▸ **Page**:
-*-*-

Question

If the distances from the origin of the centres of three circles $x^2+y^2+2{\lambda }_{i}x-c^2=0(i=1,2,3)$ are in GP, then the length of the tangents drawn to them from any point on the circle $x^2+y^2=c^2$ are in?

• A. AP
• B. GP
• C. HP
• D. None of these

Answer 1

The correct option is B GP

$\text{Solve:-}{x}^2+y^2+2{\lambda }_{i}x-c^2=0(i=1,2,3)$

$\text{distance of centre of circle}\left(c_1\right)\text{from}$

$\text{origin}is={\lambda }_1$

Similaty, distance of circle $\left(c_2\right)={\lambda }_2$

and distance of centre of $\text{circle}\left(c_3\right)={\lambda }_3$

according to condition ${\lambda }_1,{\lambda }_2$ and ${\lambda }_3$ are in $GP$

$\Rightarrow {\lambda }_2{}^2={\lambda }_1{\lambda }_3-\left(1\right)$

We know that length of tangent from any Point is $=\sqrt{S_1}$

where $s\equiv x^2+y^2+2{\lambda }_{i}x-c^2$

length of tangent to $c_1=\sqrt{x^2+y^2+2{\lambda }_{1}x-c^2}$

$l_1=\sqrt{{\left(\frac{c}{\sqrt{2}}\right)}^2+{\left(\frac{c}{\sqrt{2}}\right)}^2+2{\lambda }_1\times \frac{c}{\sqrt{2}}-c^2}$

$\Rightarrow l_1=\sqrt{\sqrt{2}{\lambda }_{1}C}-\left(ii\right)$

similary, length of tangent on $c_2$ from

a paint $(\frac{c}{\sqrt{2}},\frac{c}{\sqrt{2}})$ on circle

$x^2+y^2=c^2$

is $=\sqrt{{\left(\frac{c}{\sqrt{2}}\right)}^2+{\left(\frac{c}{\sqrt{2}}\right)}^2+2{\lambda }_2\frac{c}{\sqrt{2}}-c^2}$

$\Rightarrow l_2=\sqrt{\sqrt{2}{\lambda }_{2}c}$ - (iii)

-*-*-

▸ **Records**:
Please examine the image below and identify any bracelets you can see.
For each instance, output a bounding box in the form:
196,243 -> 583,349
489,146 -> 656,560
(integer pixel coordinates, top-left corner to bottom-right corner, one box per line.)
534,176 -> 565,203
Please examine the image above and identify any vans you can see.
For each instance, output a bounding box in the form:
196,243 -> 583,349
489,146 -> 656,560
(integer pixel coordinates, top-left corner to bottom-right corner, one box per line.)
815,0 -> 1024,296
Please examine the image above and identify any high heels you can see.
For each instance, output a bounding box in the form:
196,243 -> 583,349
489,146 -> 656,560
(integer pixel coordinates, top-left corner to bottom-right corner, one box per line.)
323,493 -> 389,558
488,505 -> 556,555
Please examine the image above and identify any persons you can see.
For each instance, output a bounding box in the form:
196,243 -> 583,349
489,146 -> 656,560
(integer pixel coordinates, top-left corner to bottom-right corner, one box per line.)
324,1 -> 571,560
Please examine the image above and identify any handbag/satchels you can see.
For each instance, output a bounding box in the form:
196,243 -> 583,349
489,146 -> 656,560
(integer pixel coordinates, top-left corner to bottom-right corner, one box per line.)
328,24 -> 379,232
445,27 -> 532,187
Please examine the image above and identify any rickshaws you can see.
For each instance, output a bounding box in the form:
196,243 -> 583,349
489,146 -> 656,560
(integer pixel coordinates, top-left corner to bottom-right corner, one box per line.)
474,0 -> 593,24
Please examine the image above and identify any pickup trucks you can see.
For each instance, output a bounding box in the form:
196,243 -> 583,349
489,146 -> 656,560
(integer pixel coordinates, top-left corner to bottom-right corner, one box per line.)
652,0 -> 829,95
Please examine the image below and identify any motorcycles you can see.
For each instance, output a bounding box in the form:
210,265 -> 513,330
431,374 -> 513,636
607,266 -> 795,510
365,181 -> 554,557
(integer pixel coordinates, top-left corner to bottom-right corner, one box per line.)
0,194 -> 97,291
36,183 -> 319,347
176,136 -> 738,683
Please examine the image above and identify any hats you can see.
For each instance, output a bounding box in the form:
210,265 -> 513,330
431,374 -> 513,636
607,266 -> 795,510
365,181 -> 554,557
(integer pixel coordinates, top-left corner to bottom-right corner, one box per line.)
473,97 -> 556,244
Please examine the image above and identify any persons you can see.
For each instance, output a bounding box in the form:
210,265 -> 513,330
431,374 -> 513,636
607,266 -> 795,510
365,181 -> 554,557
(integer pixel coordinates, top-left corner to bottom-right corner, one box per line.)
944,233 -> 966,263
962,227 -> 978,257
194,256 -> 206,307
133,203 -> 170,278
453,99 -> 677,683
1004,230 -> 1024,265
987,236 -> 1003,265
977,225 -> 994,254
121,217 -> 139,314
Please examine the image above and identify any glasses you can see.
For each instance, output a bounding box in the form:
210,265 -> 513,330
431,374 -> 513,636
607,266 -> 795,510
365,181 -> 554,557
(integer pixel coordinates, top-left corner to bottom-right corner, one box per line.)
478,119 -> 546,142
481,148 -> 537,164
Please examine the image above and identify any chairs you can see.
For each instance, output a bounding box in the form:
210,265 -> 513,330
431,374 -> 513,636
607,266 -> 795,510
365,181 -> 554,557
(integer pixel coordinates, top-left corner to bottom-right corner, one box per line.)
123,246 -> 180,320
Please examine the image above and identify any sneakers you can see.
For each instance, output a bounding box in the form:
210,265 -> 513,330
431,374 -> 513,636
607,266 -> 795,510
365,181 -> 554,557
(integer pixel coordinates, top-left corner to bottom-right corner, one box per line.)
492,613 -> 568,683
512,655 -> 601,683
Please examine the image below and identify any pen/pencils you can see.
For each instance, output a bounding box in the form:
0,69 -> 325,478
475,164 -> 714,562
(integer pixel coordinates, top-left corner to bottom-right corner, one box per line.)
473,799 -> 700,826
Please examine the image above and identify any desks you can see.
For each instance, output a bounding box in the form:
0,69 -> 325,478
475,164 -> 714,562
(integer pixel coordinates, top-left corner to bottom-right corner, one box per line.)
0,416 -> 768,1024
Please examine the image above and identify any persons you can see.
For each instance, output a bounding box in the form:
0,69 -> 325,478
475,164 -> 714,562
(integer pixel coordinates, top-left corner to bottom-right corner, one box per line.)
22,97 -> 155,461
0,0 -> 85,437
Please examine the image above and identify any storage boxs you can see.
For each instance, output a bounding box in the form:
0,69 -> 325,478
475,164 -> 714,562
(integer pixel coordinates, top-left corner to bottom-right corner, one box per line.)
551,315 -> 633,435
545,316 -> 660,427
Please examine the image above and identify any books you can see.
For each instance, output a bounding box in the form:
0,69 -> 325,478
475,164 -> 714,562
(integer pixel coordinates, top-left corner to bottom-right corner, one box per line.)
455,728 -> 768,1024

-*-*-

▸ **Given request 1**:
Print the passage of the circle-tangent problem that begins at "If the distances" and ends with "circle $x^2+y^2=c^2$ are in?", copied word for word.
▸ **Given request 2**:
Rewrite the records from their first line through the line that contains "176,136 -> 738,683", replacing "top-left corner" with "upper-left corner" and leaving everything else unchanged. Return only those lines.

▸ **Expected answer 1**:
If the distances from the origin of the centres of three circles $x^2+y^2+2{\lambda }_{i}x-c^2=0(i=1,2,3)$ are in GP, then the length of the tangents drawn to them from any point on the circle $x^2+y^2=c^2$ are in?

▸ **Expected answer 2**:
Please examine the image below and identify any bracelets you can see.
For each instance, output a bounding box in the form:
196,243 -> 583,349
489,146 -> 656,560
(integer pixel coordinates, upper-left corner to bottom-right corner, one box per line.)
534,176 -> 565,203
Please examine the image above and identify any vans you can see.
For each instance, output a bounding box in the form:
196,243 -> 583,349
489,146 -> 656,560
(integer pixel coordinates, upper-left corner to bottom-right corner, one box per line.)
815,0 -> 1024,296
Please examine the image above and identify any high heels you can see.
For each instance, output a bounding box in the form:
196,243 -> 583,349
489,146 -> 656,560
(integer pixel coordinates, upper-left corner to bottom-right corner, one box per line.)
323,493 -> 389,558
488,505 -> 556,555
Please examine the image above and identify any persons you can see.
For each instance, output a bounding box in the form:
196,243 -> 583,349
489,146 -> 656,560
(integer pixel coordinates, upper-left corner to bottom-right corner, one box per line.)
324,1 -> 571,560
Please examine the image above and identify any handbag/satchels you can see.
For each instance, output a bounding box in the form:
196,243 -> 583,349
489,146 -> 656,560
(integer pixel coordinates, upper-left corner to bottom-right corner, one box per line.)
328,24 -> 379,232
445,27 -> 532,187
Please examine the image above and identify any rickshaws you can see.
For each instance, output a bounding box in the form:
196,243 -> 583,349
489,146 -> 656,560
(integer pixel coordinates, upper-left corner to bottom-right corner, one box per line.)
474,0 -> 593,24
Please examine the image above and identify any pickup trucks you can see.
For each instance, output a bounding box in the form:
196,243 -> 583,349
489,146 -> 656,560
(integer pixel coordinates, upper-left corner to bottom-right corner, one box per line.)
652,0 -> 829,95
Please examine the image below and identify any motorcycles you can see.
For each instance, output a bounding box in the form:
210,265 -> 513,330
431,374 -> 513,636
607,266 -> 795,510
365,181 -> 554,557
(integer pixel coordinates, upper-left corner to bottom-right corner, one box per line.)
0,194 -> 97,291
36,183 -> 319,347
176,136 -> 738,683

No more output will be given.